Loza Maléombho took Ivory Coast school uniform fabrics — gingham and khaki — and crossed them with her version of New York urban life. Her tightly tailored garments emphasized playful, peplum-embellished silhouettes, retailing for 200 euros to 740 euros. “My collections are a melting pot of what I have learned,” said the ready-to-wear designer who studied computer animation in Philadelphia and apprenticed with designers fashion in New York. Maléombho said of her inspiration for spring, “It’s really synergies between schoolgirls and schoolboys in modern, contemporary silhouettes.”

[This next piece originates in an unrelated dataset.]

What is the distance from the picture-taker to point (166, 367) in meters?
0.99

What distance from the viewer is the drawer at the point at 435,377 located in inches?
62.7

Gozel Green, the Nigerian rtw label designed by twin sisters Sylvia Enekwe and Olivia Okoj, showed loosely hung dresses of panels of color-blocked fabric as a feminist statement on Nigeria’s male-dominated society. “The concept of the stitching is about the brokenness of womanhood,” explained Enekwe. “It’s about how you wriggle out and are who you want to be.” Hence the peekaboo slits between panels or “pieces” reunited in a coherent, alluring, strong statement. The sisters said they were finalists at Lagos Fashion Week, recognized by Vogue Talents.

Lagos Fashion Week also brought AAKS luxury raffia bags from Ghana and the Nigerian clothing label Grey.



New Romantic: Delicate flowers, pastoral scenes and vegetation bloomed across prints and hyper-feminine silhouettes. Joana Almagro’s haute couture explored vibrant colors and graphics inspired by the illustrations of Theodore Vero. Silversands aptly named its collection The Garden, while NUR Donatella Lucchi formed letters with flowers, stars and bees.

Earthy Chic: Lebanese jeweler Bookrah presented 22 pieces of handcrafted jewelry in silver, quartz and diamonds, each inspired by the topography of Bourj Hammoud. Cara Caroli showed espadrilles, T-shirts, skirts and dresses with hand-painted homages to southern Italy’s Apulia. Christophe Sauvat’s cruise collection echoed the relaxed, chic spirit of the French marines with prints inspired by Indonesian folklore.

Urban and Rock: Urban culture inspired collections from Freaky Nation’s riff on motocross wear to Little Rotters’ 3-D beasty jewelry. Clutches by Michele Chiocciolini echoed Eighties pop culture icons like Keith Haring and Madonna, while others by Alessandro Enriquez’s parodied Pop Art cartoons.

New Minimal: Alessandra Giannetti’s convertible, minimalist geometries offered unusual, sculptural volumes. Harris Wharf revisited the deconstructed blazer and outerwear in innovative jersey and technical fabrics. Woobag showed leather-lined bags enveloped in soft, flexible, tinted woods, like blue birch and green ash.